From the entries below, write out exactly the lines between the line holding "Little kitten rag doll/Persian" and the line holding "Warriors Forest Of", inclusive, excluding any pictures.

— Supplied information —

______________________________

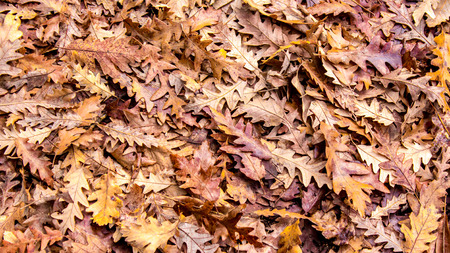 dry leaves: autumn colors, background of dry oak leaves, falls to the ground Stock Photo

______________________________

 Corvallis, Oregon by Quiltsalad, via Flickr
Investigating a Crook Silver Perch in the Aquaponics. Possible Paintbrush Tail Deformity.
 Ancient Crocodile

______________________________

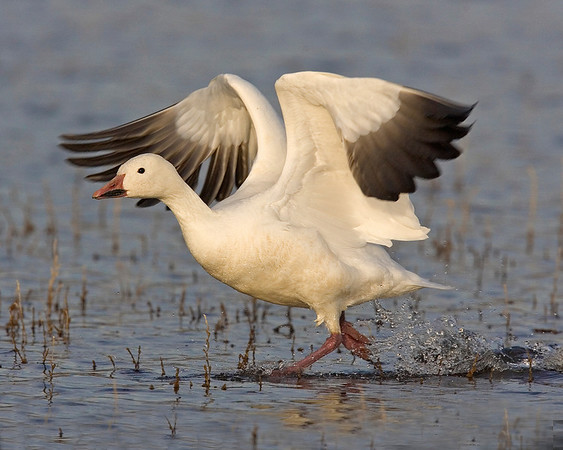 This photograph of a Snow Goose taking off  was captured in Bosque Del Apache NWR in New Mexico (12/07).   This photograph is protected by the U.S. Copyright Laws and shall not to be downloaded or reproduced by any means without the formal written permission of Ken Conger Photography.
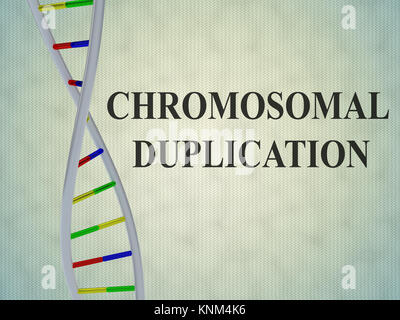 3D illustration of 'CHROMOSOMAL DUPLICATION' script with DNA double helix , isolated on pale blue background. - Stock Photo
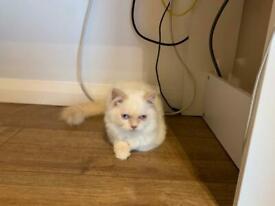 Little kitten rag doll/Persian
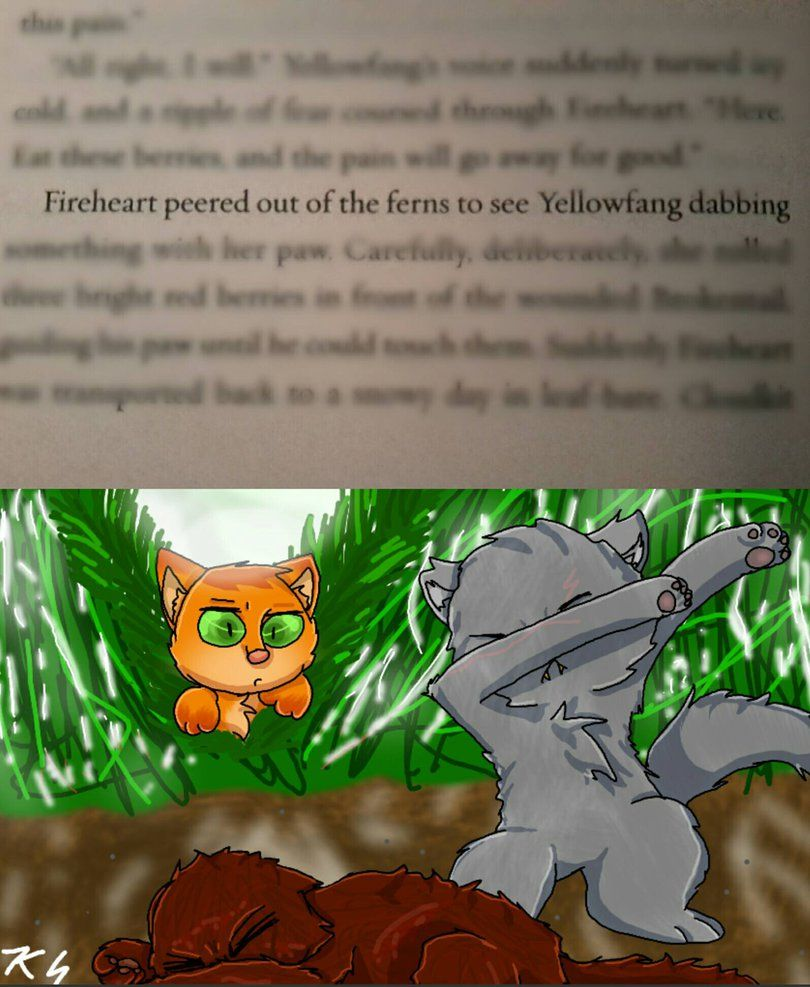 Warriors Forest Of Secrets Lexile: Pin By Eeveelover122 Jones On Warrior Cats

______________________________

— Response to this exercise —
 Little kitten rag doll/Persian
 Warriors Forest Of Secrets Lexile: Pin By Eeveelover122 Jones On Warrior Cats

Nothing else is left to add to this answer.